Grameen Foundation
- Founded: 1997; 29 years ago
- Founder: Alex Counts
- Type: 501(c)(3)
- Location(s): Washington, D.C., USA 38°54′14″N 77°02′04″W﻿ / ﻿38.9039°N 77.0345°W;
- Region served: Asia, Africa, the Americas
- Method: Social Enterprise, Microfinance, Technology
- Key people: Zubaida Bai – President & CEO Peter Cowhey – Chair Muhammad Yunus – Founding Board Member
- Website: www.grameenfoundation.org

= Grameen Foundation =

Non-profit organization

Grameen Foundation, founded as Grameen Foundation USA, also known as "GFUSA", is a global 501(c)(3) non-profit organization based in Washington, DC, that uses digital technology and data to understand very poor people, in detail, and offer them—and the entire ecosystem of agencies and actors surrounding them—empowering tools that meet and elevate their everyday realities. Its CEO is Zubaida Bai. Grameen Foundation's mission is, "To enable the poor, especially women, to create a world without poverty and hunger." According to the OECD, Grameen Foundation’s financing for 2019 development increased by 33% to US$45.5 million.

It is separate from organizations called "Grameen Foundation" in different countries, such as Grameen Foundation Australia.

== History ==
The Grameen Foundation was founded by author and independent consultant to nonprofit organizations Alex Counts in 1997. He established the foundation with $6,000 in seed funding from Muhammad Yunus. The mission was to facilitate the expansion of banks modeled after the Grameen Bank beyond the borders of Bangladesh and increase the access of poor people to microfinance by millions worldwide. After 18 years, he resigned from his position as president and CEO in 2015. He was replaced by former executive vice president for global programs David Edelstein.

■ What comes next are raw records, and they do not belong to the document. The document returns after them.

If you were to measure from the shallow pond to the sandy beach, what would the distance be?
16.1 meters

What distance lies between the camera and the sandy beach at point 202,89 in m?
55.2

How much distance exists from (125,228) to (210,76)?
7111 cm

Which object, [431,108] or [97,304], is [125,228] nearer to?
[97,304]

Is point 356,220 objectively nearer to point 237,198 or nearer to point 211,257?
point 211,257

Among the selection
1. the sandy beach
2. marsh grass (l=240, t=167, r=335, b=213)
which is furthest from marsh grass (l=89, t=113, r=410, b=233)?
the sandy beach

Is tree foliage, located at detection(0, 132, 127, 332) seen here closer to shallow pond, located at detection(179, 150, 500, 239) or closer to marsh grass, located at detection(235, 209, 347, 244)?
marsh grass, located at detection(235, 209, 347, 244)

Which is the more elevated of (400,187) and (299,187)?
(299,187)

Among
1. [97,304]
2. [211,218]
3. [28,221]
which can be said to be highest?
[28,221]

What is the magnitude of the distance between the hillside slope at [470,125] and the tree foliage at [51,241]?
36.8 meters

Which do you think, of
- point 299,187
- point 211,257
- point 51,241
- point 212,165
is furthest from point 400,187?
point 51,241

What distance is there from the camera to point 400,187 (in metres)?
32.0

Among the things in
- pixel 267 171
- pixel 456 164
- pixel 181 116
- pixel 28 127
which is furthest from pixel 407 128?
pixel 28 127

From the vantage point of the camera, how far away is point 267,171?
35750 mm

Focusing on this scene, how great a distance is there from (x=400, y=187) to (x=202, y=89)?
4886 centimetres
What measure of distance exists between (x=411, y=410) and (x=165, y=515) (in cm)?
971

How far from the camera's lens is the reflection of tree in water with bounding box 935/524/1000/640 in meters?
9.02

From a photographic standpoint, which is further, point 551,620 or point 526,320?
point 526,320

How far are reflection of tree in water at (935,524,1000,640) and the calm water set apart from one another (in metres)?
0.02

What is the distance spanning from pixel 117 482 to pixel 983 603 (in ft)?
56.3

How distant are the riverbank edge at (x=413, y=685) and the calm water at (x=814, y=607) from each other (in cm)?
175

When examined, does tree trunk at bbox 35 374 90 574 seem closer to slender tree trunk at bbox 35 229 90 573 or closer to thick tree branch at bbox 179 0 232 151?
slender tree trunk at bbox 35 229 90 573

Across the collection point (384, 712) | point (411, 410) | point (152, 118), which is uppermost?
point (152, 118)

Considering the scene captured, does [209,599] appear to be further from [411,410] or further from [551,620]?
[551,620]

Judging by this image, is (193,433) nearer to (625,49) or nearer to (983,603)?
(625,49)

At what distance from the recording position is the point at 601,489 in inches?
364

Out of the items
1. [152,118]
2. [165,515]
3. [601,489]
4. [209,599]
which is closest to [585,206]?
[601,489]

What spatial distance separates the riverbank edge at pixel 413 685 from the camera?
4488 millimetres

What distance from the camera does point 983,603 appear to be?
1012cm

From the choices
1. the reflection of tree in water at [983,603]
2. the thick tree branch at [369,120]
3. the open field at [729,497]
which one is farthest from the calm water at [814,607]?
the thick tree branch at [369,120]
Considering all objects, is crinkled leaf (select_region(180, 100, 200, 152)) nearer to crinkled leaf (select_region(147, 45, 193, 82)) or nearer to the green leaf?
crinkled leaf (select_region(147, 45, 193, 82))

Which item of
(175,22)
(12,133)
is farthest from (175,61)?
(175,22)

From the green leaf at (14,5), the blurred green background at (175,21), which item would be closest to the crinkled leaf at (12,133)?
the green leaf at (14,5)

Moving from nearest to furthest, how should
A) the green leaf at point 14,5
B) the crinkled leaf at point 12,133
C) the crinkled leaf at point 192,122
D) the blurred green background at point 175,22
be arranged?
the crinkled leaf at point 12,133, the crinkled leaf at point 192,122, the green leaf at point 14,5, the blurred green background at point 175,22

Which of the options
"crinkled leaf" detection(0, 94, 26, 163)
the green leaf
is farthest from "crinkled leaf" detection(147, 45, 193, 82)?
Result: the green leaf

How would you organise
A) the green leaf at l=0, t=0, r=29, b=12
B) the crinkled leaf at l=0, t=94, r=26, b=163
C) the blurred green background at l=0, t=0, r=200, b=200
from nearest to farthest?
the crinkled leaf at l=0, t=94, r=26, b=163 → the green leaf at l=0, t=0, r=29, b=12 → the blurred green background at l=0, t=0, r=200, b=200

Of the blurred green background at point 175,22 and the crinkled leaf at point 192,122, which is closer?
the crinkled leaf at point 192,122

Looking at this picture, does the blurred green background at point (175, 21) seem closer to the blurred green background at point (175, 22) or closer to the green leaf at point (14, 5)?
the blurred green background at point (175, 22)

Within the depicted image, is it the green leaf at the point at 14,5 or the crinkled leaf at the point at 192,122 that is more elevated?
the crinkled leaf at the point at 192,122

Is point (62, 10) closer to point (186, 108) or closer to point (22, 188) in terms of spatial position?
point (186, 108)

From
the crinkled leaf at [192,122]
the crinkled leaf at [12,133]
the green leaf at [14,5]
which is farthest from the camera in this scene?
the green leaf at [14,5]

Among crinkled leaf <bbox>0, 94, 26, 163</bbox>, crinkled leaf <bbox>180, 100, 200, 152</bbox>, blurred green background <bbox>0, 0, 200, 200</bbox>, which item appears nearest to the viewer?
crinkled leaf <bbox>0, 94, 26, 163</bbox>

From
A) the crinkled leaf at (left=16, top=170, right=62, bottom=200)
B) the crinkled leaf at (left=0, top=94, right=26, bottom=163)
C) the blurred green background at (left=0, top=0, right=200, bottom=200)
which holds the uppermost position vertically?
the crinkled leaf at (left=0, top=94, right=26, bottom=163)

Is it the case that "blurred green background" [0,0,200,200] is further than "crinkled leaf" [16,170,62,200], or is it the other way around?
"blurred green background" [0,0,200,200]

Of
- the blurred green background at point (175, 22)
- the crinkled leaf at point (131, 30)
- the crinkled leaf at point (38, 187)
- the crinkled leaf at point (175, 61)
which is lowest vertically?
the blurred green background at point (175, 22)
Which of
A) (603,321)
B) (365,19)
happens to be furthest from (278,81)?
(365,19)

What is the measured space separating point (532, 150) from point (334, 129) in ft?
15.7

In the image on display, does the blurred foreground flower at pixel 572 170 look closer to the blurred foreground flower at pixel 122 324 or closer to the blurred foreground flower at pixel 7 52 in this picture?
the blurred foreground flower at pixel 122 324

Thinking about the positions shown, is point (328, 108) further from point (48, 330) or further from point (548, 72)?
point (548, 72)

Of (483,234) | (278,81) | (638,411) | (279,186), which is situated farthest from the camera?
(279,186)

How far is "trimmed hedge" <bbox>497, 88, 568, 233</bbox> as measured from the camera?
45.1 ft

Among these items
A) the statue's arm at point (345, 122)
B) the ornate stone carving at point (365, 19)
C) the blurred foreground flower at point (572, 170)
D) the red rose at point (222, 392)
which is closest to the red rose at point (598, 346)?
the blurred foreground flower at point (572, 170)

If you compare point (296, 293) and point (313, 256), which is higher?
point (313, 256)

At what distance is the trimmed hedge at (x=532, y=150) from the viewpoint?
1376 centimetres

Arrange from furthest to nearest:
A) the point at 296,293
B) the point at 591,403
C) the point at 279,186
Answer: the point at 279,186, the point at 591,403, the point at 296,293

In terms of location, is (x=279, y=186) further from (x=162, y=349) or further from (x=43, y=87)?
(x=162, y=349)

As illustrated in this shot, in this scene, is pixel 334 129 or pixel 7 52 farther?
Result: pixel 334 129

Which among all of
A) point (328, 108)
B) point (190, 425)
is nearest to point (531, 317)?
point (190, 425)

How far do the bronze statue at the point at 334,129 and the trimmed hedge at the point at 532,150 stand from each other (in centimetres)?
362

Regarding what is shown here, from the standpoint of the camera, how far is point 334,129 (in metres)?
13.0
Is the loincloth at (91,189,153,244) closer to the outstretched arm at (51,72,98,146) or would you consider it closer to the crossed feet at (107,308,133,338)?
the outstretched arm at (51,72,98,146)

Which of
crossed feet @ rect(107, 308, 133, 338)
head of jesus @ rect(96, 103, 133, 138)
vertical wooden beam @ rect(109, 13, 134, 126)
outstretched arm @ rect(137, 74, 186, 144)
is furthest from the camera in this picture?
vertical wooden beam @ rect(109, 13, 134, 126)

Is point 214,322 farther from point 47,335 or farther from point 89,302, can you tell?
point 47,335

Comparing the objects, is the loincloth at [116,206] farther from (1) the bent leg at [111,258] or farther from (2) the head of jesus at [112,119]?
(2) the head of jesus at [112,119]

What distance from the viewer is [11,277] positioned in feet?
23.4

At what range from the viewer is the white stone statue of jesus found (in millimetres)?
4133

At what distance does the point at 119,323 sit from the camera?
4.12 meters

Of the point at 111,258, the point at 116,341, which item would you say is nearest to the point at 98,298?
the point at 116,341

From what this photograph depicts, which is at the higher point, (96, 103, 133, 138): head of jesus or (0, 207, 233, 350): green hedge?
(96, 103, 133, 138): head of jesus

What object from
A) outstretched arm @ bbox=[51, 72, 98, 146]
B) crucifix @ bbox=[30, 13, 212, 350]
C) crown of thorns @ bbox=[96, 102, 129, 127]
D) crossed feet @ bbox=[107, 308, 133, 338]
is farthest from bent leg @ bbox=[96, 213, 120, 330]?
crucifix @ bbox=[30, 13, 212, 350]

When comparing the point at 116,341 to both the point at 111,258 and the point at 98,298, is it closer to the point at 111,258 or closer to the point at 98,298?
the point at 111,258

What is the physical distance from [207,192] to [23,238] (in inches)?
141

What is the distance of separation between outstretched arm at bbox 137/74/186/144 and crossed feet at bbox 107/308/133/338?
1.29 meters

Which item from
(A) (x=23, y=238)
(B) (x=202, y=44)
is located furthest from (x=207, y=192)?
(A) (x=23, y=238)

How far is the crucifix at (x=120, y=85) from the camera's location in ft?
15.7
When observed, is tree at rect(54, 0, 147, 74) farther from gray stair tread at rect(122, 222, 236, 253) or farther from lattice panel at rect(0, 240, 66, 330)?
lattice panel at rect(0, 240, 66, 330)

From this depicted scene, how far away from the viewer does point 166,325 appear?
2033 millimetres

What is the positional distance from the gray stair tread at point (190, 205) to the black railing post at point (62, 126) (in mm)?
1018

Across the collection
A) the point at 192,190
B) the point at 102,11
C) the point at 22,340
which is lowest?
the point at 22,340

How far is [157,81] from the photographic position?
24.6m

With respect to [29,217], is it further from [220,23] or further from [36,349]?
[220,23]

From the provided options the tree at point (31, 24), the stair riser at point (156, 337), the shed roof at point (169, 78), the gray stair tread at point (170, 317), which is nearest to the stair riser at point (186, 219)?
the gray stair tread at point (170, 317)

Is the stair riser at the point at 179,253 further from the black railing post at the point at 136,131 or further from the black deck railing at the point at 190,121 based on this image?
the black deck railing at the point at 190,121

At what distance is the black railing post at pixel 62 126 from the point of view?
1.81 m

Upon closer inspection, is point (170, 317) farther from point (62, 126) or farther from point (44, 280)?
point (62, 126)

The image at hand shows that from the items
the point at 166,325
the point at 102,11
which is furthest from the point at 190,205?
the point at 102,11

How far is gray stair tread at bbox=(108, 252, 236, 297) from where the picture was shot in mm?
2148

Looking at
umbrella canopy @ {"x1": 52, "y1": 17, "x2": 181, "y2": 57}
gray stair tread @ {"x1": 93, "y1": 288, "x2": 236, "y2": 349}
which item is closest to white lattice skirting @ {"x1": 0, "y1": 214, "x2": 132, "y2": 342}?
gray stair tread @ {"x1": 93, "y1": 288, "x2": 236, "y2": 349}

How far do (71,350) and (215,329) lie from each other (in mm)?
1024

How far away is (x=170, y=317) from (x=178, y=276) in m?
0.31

Grameen (গ্রামীণ) is a Bengali word meaning "rural" or "village."

Nobel prize winner Professor Muhammad Yunus is founder and managing director of Grameen Bank, sat on the Board of Directors for 12 years and is now a director emeritus. Immediate past chairs of the board are Paul Maritz, formerly CEO of VMWare and formerly a senior executive at Microsoft, and Robert Eichfeld, a retired executive at Citibank. The current chair of the board is Peter Cowhey, the UC San Diego Interim Executive Vice Chancellor for Academic Affairs, Qualcomm Endowed Chair in Communications and Technology Policy, and the dean of the School of Global Policy and Strategy.

== Programs ==
The Grameen Foundation has been noted for its use of technology and data to understand the poor, especially women and girls. IT offers them tools that allow them to show up with their full power to end poverty and hunger.

Working with local and global allies, Grameen Foundation also develops and distributes mobile phone-based applications to help the poor to better manage:
- Their health, through such programs as the Mobile Technology for Community Health (MOTECH) initiative in Ghana
- Their crops, through such programs as the Community Knowledge Worker initiative in Uganda
- Their finances, though such programs as the Mobile Money initiative in Uganda

Grameen Foundation forayed into open source core banking systems by launching the website mifosx. The Mifos project was formally launched by Grameen Foundation in 2006.